2026 EACL EACL 2026

Alkhalil Corpus: An Open-Source Thematic and Lemmatized Corpus for Modern Standard Arabic

Abstract

AbstractThe availability of large annotated corpora remains a major challenge for the development of natural language processing systems for under-resourced languages such as Arabic. In this paper, we present two annotated corpora dedicated to Modern Standard Arabic. These corpora are open-source and freely available on the Hugging Face platform.

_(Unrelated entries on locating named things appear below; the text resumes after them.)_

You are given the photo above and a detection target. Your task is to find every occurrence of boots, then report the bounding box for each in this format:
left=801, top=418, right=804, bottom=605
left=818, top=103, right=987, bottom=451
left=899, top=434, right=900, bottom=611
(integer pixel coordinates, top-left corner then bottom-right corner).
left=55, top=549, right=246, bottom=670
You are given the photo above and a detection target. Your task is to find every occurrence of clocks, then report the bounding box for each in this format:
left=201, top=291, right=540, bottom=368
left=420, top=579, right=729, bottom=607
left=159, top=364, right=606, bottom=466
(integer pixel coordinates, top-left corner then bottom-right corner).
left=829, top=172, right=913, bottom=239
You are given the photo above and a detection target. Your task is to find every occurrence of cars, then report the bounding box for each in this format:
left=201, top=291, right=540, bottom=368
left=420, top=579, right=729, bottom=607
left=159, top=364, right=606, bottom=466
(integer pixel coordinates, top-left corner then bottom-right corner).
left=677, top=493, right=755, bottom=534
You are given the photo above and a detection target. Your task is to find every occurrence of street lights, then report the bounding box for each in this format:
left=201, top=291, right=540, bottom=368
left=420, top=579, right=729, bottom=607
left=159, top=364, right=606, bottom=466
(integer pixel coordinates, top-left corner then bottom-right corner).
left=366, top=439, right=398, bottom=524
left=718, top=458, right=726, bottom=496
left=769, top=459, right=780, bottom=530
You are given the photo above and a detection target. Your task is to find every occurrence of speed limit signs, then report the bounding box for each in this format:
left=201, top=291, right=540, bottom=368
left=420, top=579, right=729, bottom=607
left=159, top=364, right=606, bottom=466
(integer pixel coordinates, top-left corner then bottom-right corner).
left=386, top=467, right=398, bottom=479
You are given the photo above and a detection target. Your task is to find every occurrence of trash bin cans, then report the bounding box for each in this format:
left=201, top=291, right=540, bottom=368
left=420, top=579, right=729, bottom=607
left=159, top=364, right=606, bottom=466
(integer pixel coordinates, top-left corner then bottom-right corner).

The first corpus, annotated by theme and designed to provide a balanced representation of contemporary Arabic usage, comprises approximately 76 million words collected from diverse sources covering multiple domains and geographical regions. The second corpus, containing approximately one million words, is a sub-corpus extracted from the first. It was annotated with lemma tags using a semi-automatic approach that combines automatic annotation with the Alkhalil lemmatizer and MADAMIRA, followed by manual validation.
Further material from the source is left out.